● Document segment
Methods: Between December 2017 and May 2021, 143 AAAD patients who underwent total arch replacement (TAR) and frozen elephant trunk (FET) implantation were included in this retrospective study. Patients were divided into the eversion technique group (adventitial eversion and prosthesis eversion technique for proximal anastomosis, n = 64) and the sandwich technique group (n = 79).

Results: The medical records were analyzed and compared between the groups. The mean operation time was 466 ± 73 min in the eversion technique group and 513 ± 81 min in the sandwich technique group (P < 0.001). Compared with the sandwich technique group, the eversion technique group also showed a shorter time on proximal anastomosis (38 ± 12 min vs. 58 ± 20 min, P < 0.001), cardiopulmonary bypass (195 ± 26 vs. 211 ± 40 min, P = 0.003), and aortic cross-clamp (120 ± 23 min vs. 134 ± 27 min, P = 0.002). Furthermore, a decreased proportion of >600 ml fresh frozen plasmas transfusion was observed in eversion technique group (10.9% vs. 34.2%, P = 0.002). No statistical differences were found in the postoperative morbidities and 1-year follow-up outcomes.

● Data under study

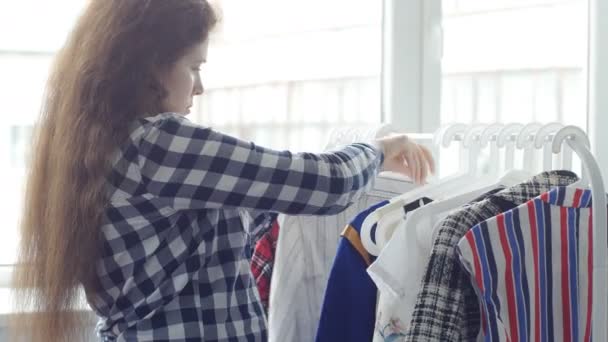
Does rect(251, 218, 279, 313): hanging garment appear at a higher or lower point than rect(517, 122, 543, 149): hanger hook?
lower

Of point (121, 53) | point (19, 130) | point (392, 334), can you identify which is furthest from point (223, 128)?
point (392, 334)

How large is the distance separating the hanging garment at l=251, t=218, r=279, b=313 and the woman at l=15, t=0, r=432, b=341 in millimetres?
254

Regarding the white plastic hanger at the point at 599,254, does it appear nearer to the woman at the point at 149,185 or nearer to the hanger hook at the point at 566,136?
the hanger hook at the point at 566,136

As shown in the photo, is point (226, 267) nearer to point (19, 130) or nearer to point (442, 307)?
point (442, 307)

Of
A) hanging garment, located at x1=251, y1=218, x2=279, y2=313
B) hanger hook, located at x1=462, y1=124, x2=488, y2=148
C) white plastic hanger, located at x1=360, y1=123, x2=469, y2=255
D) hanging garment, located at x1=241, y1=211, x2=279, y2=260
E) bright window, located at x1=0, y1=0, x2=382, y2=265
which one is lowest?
hanging garment, located at x1=251, y1=218, x2=279, y2=313

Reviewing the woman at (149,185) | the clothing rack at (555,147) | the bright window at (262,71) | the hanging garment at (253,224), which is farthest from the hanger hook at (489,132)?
the bright window at (262,71)

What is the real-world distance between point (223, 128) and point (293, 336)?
0.74 meters

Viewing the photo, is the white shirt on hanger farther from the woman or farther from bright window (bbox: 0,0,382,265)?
bright window (bbox: 0,0,382,265)

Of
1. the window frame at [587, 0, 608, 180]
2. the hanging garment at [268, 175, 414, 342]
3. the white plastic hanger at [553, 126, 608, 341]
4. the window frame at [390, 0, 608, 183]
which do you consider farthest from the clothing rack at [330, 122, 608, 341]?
the window frame at [390, 0, 608, 183]

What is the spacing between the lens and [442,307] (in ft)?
3.13

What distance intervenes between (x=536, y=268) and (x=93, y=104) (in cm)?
61

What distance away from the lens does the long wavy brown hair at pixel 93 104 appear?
3.57ft

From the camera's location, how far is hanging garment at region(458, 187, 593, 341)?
952mm

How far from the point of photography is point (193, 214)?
113 centimetres
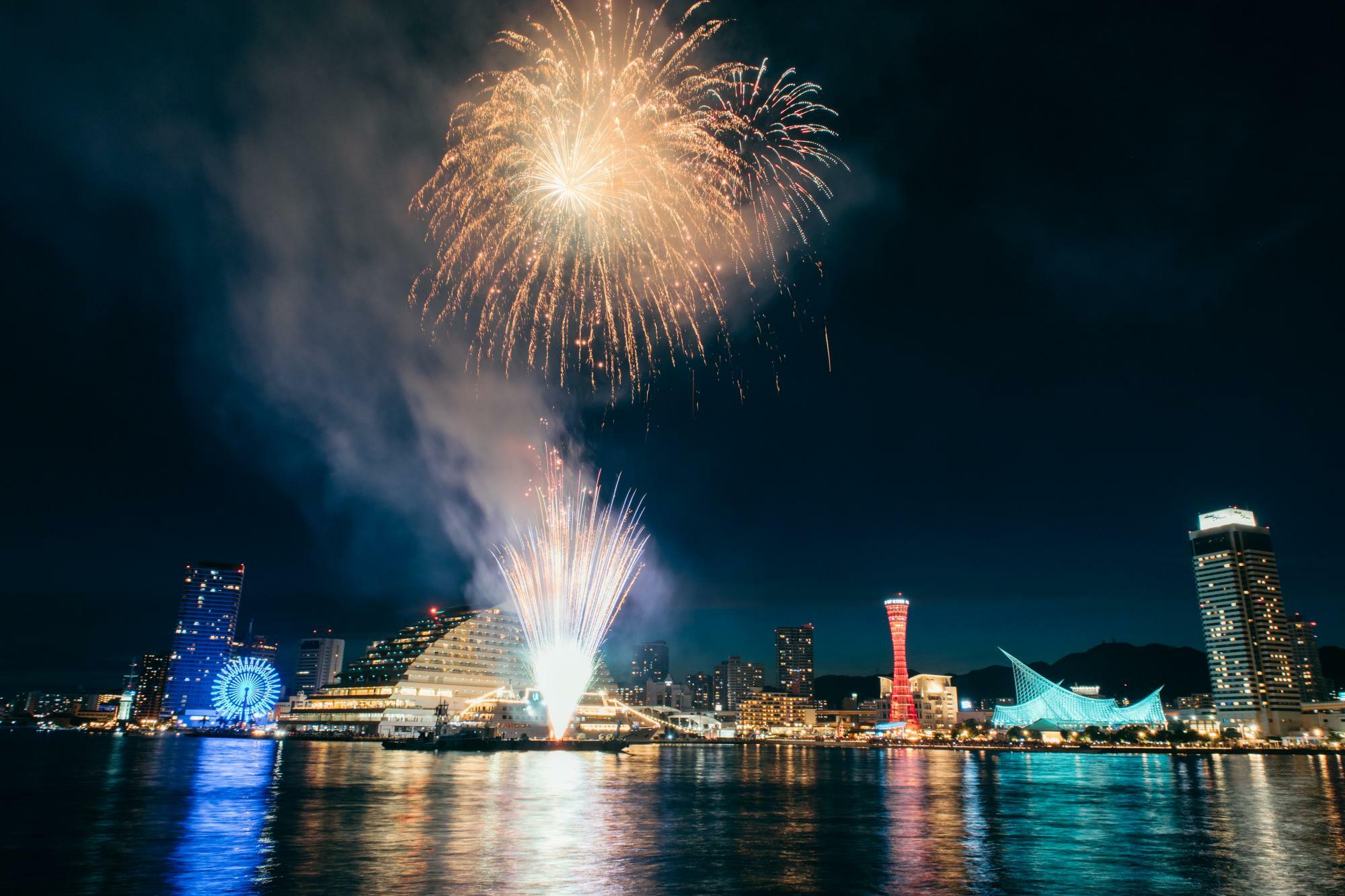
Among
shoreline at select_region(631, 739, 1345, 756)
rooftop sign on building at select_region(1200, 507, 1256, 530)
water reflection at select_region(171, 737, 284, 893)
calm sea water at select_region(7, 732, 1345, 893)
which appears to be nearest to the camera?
water reflection at select_region(171, 737, 284, 893)

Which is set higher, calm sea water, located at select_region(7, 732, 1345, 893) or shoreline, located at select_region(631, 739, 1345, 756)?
calm sea water, located at select_region(7, 732, 1345, 893)

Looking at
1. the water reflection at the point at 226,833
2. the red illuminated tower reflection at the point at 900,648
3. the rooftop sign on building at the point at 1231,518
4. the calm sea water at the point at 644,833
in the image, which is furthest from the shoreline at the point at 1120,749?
the water reflection at the point at 226,833

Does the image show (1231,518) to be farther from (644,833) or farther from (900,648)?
(644,833)

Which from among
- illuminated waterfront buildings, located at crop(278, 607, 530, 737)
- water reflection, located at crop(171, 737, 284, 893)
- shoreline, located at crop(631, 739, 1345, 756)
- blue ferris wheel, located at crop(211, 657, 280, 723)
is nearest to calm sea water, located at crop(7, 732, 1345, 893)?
water reflection, located at crop(171, 737, 284, 893)

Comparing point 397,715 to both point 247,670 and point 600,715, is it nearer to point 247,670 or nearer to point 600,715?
point 600,715

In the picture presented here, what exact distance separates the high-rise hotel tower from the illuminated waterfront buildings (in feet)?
515

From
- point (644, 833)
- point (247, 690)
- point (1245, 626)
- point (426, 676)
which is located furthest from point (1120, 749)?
point (247, 690)

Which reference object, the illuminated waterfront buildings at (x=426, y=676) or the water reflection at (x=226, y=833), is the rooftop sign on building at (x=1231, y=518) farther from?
the water reflection at (x=226, y=833)

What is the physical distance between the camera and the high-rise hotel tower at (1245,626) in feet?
573

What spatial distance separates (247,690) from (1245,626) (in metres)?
217

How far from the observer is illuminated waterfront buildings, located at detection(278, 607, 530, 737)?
12850 cm

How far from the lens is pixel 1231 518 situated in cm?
19200

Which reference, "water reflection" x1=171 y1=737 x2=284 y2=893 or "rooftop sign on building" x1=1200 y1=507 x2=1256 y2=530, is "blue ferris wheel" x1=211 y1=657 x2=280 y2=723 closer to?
"water reflection" x1=171 y1=737 x2=284 y2=893

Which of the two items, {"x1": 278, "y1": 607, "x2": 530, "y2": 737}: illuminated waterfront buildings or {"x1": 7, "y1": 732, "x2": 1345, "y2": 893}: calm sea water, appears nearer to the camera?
{"x1": 7, "y1": 732, "x2": 1345, "y2": 893}: calm sea water
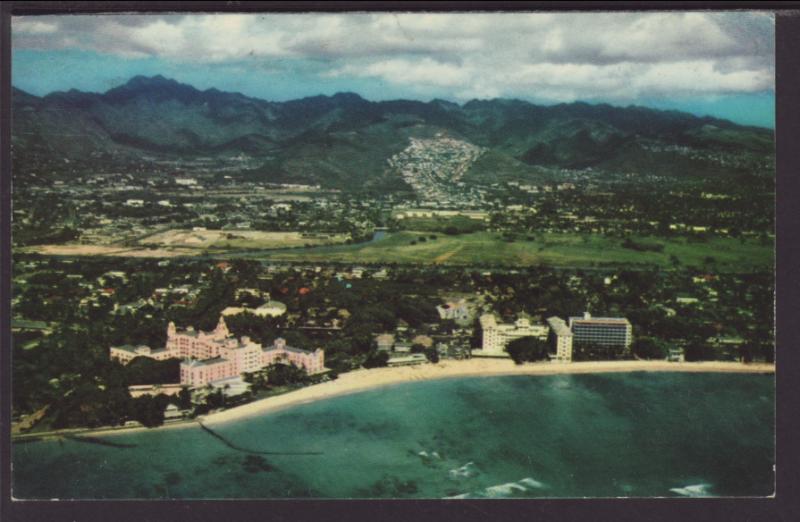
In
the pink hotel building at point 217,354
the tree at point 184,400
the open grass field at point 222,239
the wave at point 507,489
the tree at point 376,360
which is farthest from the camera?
the open grass field at point 222,239

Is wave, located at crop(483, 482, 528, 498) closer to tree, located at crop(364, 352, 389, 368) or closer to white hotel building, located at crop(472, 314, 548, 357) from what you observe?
white hotel building, located at crop(472, 314, 548, 357)

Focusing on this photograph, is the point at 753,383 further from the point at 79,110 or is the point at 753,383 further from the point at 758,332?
the point at 79,110

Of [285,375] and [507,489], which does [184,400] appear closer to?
[285,375]

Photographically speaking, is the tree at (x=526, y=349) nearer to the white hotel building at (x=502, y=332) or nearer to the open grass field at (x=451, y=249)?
the white hotel building at (x=502, y=332)

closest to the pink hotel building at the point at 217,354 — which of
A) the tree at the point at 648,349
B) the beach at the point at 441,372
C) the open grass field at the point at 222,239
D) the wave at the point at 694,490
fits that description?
the beach at the point at 441,372

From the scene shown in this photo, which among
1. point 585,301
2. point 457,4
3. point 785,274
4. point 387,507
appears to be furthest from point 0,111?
point 785,274

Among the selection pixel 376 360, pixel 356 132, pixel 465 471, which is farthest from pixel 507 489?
pixel 356 132

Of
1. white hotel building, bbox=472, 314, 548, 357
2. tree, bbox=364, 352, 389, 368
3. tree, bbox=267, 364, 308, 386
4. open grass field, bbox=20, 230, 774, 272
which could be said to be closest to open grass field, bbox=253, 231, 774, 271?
open grass field, bbox=20, 230, 774, 272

● Things to do
(1) Answer these questions from the aortic surgery study summary:
(a) How many patients were in the sandwich technique group?
(b) What was the mean operation time in the eversion technique group?
(c) What proportion of the sandwich technique group received more than 600 ml of fresh frozen plasma?
(2) For each statement, say whether the aortic surgery study summary supports it. Quote the words that decide each case.
(a) The study was prospective.
(b) Cardiopulmonary bypass time was shorter in the eversion technique group.
(c) Postoperative morbidities differed significantly between the groups.

● Task-by-task answers
(1)
(a) 79
(b) 466 ± 73 min
(c) 34.2%

(2)
(a) No: "were included in this retrospective study"
(b) Yes: "the eversion technique group also showed a shorter time on proximal anastomosis (38 ± 12 min vs. 58 ± 20 min, P < 0.001), cardiopulmonary bypass (195 ± 26 vs. 211 ± 40 min, P = 0.003)"
(c) No: "No statistical differences were found in the postoperative morbidities and 1-year follow-up outcomes."